All THC starts out in fresh plant material as THC acid, or THCA, which is THC with a COOH molecule attached. THCA has no psychotropic effects, but it has many medical uses, and has demonstrated positive effects on the immune system. Applying heat to THCA by smoking or processing plant material removes the COOH molecule in a process called decarboxylation and transforms it into potently psychoactive THC.
THC occurs in all varieties of cannabis, from sinsemilla to industrial hemp, in concentrations that vary from trace amounts to almost all of the cannabinoids present.
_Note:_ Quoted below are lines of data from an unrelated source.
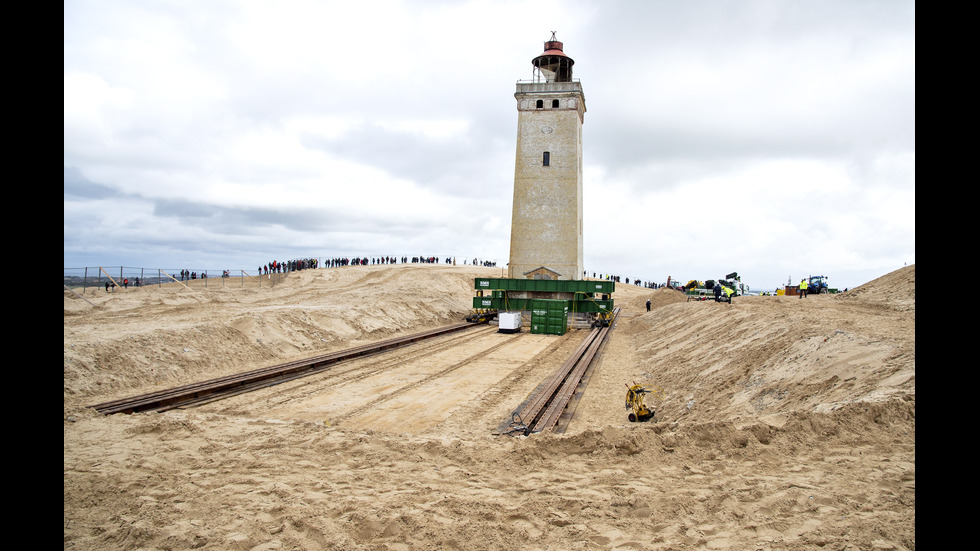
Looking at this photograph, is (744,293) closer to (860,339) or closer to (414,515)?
(860,339)

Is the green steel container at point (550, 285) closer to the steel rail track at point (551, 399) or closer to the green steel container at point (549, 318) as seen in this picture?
the green steel container at point (549, 318)

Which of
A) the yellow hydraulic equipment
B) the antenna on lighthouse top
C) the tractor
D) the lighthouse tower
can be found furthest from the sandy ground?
the tractor

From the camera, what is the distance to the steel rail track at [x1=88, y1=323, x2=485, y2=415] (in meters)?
11.4

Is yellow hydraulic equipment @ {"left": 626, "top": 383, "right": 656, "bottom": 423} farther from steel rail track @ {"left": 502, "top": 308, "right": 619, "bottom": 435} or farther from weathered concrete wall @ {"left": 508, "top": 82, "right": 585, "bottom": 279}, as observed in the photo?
weathered concrete wall @ {"left": 508, "top": 82, "right": 585, "bottom": 279}

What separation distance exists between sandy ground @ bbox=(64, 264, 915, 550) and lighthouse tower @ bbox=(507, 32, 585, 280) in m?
16.1

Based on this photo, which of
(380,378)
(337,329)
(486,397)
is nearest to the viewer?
(486,397)

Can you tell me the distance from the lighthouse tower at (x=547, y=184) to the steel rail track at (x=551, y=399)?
12.6 metres

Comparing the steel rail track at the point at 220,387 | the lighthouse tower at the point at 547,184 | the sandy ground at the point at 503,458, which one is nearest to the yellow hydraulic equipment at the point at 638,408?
the sandy ground at the point at 503,458

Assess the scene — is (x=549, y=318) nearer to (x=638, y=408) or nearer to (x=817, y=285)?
(x=638, y=408)

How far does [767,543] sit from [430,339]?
19.9 meters

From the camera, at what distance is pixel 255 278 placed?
169ft

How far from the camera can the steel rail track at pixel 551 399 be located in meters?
10.0
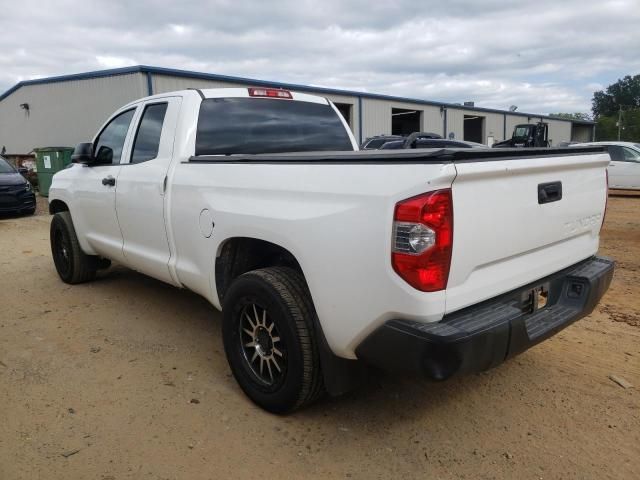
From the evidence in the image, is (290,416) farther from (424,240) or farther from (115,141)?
(115,141)

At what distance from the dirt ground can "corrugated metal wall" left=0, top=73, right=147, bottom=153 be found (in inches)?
502

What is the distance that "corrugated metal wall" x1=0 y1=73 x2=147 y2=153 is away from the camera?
16.0 meters

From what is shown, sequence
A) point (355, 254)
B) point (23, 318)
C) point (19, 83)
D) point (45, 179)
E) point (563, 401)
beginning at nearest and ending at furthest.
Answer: point (355, 254) → point (563, 401) → point (23, 318) → point (45, 179) → point (19, 83)

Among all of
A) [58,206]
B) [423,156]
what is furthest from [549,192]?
[58,206]

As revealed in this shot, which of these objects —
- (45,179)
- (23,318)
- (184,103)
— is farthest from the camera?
(45,179)

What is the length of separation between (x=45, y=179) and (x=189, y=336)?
47.8 ft

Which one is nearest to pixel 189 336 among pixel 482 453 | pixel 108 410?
pixel 108 410

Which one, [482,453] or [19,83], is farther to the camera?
[19,83]

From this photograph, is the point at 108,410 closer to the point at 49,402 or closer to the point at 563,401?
the point at 49,402

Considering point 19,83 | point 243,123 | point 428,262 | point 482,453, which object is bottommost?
point 482,453

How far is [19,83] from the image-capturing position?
22344 millimetres

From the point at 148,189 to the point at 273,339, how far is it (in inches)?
67.8

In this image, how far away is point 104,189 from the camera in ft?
15.4

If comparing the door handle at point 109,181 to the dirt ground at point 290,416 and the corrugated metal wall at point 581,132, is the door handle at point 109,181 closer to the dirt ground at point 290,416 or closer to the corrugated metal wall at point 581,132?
the dirt ground at point 290,416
Delta-8 THC (delta-8 tetrahydrocannabinol) has some of the same effects as delta-9 THC, such as appetite stimulation, but it is considerably less psychoactive. It results from the decarboxylation of d
elta-8 THC acid and has no known subtypes.
CBD (cannabidiol) has at least eight subtypes and occurs in almost all cannabis varieties, in quantities that range from trace amounts to almost all of the cannabinoids present. Most THC-rich varieties have little CBD present, while CBD is the primary cannabinoid in most fiber hemp. CBD is not psychoactive in the same manner as THC, but it can be mood-altering and modulate the high produced by THC.
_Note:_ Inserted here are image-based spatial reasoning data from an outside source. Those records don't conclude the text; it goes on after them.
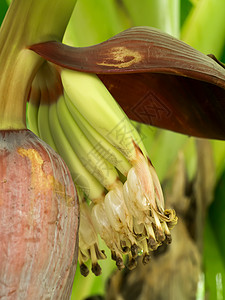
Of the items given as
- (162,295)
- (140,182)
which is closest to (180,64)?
(140,182)

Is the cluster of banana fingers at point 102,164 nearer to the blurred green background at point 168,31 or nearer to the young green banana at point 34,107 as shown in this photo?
the young green banana at point 34,107

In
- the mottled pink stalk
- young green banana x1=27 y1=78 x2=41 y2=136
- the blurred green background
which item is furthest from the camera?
the blurred green background

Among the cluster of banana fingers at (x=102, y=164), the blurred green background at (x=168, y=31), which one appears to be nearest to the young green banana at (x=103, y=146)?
the cluster of banana fingers at (x=102, y=164)

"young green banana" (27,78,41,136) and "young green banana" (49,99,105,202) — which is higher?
"young green banana" (27,78,41,136)

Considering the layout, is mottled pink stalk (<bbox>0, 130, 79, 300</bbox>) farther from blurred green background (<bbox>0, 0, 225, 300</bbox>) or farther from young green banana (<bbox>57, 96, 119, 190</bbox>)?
blurred green background (<bbox>0, 0, 225, 300</bbox>)

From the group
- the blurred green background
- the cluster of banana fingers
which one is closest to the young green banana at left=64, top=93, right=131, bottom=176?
the cluster of banana fingers
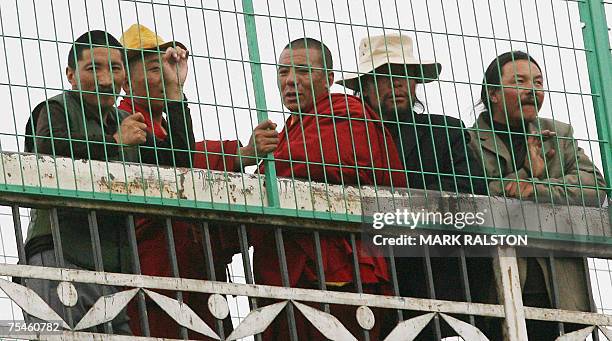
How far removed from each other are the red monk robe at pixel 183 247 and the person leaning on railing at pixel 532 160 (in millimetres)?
1765

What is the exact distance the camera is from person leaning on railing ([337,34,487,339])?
20.0 metres

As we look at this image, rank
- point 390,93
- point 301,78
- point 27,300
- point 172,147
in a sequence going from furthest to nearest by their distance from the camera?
point 390,93 < point 301,78 < point 172,147 < point 27,300

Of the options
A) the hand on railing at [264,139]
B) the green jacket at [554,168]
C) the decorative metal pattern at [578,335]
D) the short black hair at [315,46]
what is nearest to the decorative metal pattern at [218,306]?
the hand on railing at [264,139]

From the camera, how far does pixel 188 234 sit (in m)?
19.5

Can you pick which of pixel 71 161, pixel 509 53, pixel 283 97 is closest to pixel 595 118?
pixel 509 53

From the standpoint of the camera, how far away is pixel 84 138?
18984mm

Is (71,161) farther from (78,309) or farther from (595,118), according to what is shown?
(595,118)

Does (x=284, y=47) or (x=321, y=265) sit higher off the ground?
(x=284, y=47)

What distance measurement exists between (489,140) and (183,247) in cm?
218

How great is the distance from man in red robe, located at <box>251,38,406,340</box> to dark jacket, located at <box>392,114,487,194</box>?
0.11 metres

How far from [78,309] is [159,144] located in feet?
3.98

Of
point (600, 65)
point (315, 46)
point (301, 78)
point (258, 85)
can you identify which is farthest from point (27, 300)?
point (600, 65)

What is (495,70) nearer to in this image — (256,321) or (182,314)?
(256,321)

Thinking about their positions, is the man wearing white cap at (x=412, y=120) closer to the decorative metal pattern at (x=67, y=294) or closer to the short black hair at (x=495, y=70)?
the short black hair at (x=495, y=70)
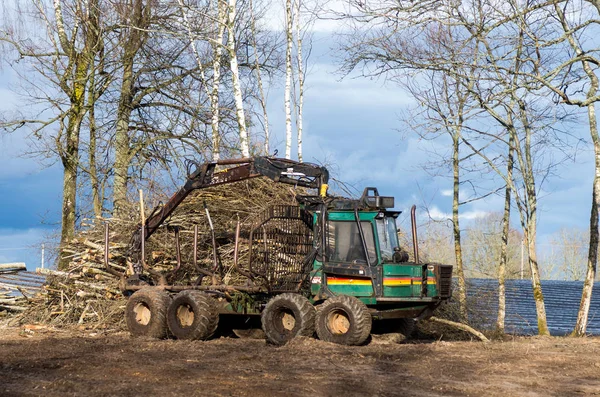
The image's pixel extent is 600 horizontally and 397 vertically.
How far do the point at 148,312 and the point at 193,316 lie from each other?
118cm

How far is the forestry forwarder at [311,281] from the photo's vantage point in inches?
514

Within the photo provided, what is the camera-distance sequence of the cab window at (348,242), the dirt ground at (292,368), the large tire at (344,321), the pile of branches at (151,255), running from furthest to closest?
the pile of branches at (151,255) < the cab window at (348,242) < the large tire at (344,321) < the dirt ground at (292,368)

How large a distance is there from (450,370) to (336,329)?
2.95 m

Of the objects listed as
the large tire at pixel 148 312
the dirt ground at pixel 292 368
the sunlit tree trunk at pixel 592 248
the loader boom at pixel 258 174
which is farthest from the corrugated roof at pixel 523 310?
the large tire at pixel 148 312

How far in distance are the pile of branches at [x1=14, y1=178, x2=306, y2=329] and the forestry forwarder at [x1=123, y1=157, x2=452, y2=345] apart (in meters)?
1.04

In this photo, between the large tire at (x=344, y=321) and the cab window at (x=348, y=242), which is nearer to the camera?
the large tire at (x=344, y=321)

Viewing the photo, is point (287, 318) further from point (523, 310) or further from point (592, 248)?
point (523, 310)

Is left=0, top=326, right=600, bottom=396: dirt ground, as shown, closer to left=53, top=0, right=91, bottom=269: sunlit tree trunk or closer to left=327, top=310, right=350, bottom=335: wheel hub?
left=327, top=310, right=350, bottom=335: wheel hub

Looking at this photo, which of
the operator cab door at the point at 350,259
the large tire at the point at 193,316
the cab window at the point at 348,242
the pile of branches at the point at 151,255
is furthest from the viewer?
the pile of branches at the point at 151,255

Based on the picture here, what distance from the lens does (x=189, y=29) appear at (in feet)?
65.6

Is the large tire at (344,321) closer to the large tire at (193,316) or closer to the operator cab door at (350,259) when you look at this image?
the operator cab door at (350,259)

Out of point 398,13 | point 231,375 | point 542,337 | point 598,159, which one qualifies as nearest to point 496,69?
point 398,13

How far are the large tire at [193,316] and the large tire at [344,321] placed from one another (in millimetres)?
2096

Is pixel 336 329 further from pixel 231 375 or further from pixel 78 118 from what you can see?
pixel 78 118
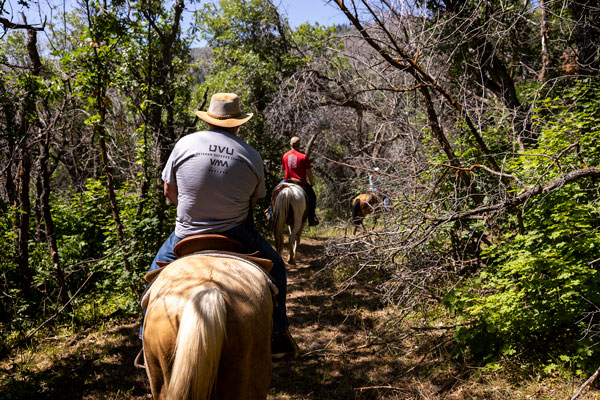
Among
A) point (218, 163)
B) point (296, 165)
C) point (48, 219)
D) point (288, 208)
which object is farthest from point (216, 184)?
point (296, 165)

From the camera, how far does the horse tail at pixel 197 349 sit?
2.00 metres

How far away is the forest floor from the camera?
3760 mm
CBD appears to heighten marijuana’s sedative effects and to moderate the euphoric effects. It may also delay the onset of the high, but make it last longer. Terms such as “sleepy,” “dreamlike,” and “contemplative” are often used to describe the effect of marijuana with sizeable proportions of CBD.
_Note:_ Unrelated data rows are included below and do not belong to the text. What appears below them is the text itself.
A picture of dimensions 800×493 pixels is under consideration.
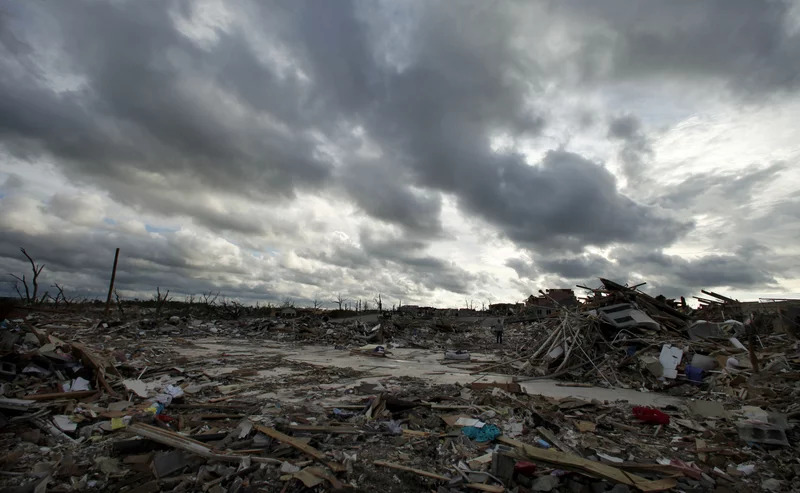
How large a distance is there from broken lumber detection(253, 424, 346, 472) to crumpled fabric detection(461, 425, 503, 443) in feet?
5.95

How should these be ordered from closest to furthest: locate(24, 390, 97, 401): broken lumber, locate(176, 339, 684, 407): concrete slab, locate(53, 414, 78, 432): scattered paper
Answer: locate(53, 414, 78, 432): scattered paper, locate(24, 390, 97, 401): broken lumber, locate(176, 339, 684, 407): concrete slab

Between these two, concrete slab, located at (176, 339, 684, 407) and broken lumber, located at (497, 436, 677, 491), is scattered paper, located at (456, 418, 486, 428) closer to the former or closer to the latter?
broken lumber, located at (497, 436, 677, 491)

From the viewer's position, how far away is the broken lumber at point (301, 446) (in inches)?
162

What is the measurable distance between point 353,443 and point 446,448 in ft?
3.81

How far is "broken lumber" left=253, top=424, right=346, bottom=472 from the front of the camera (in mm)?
4105

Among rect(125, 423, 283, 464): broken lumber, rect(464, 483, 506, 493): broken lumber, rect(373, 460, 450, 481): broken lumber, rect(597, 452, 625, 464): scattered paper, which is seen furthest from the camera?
rect(597, 452, 625, 464): scattered paper

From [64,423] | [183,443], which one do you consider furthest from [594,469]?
[64,423]

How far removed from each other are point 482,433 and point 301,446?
2.28m

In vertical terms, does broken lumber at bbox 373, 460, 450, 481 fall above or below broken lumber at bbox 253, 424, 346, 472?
below

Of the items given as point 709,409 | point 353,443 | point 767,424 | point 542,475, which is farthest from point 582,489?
point 709,409

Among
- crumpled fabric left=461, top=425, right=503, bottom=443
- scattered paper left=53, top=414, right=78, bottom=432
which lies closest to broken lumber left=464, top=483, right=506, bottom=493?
crumpled fabric left=461, top=425, right=503, bottom=443

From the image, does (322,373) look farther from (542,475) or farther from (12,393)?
(542,475)

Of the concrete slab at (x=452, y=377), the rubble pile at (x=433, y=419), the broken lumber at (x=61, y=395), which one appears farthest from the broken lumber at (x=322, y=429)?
the broken lumber at (x=61, y=395)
CBD has many of the same therapeutic effects as THC, but it appears to achieve them through different biological mechanisms. CBD does not attach as readily to cannabinoid receptors as THC, but it interacts with both CB1 and CB2 receptors in ways that produce its own effects and alter how THC is absorbed. CBD has a marked affinity for serotonin receptors, which are associated with psychological well-being and may account for some of its antipsychotic, anti-anxiety, and hypnotic properties. CBD is also a powerful anti-inflammatory and analgesic, perhaps because it enhances the action of adenosine receptors, which have a role in the management of pain and inflammation. In addition, CBD has antioxidant and neuroprotective properties.
In 2001, GW Pharmaceuticals found that a balanced combination of equal parts CBD and THC offered the best analgesic effects for multiple sclerosis patients. Taken alone, neither CBD nor THC was as effective in treating chronic pain as they were in combination. CBD may also be effective in reducing intraocular pressure, the medical application for glaucoma patients.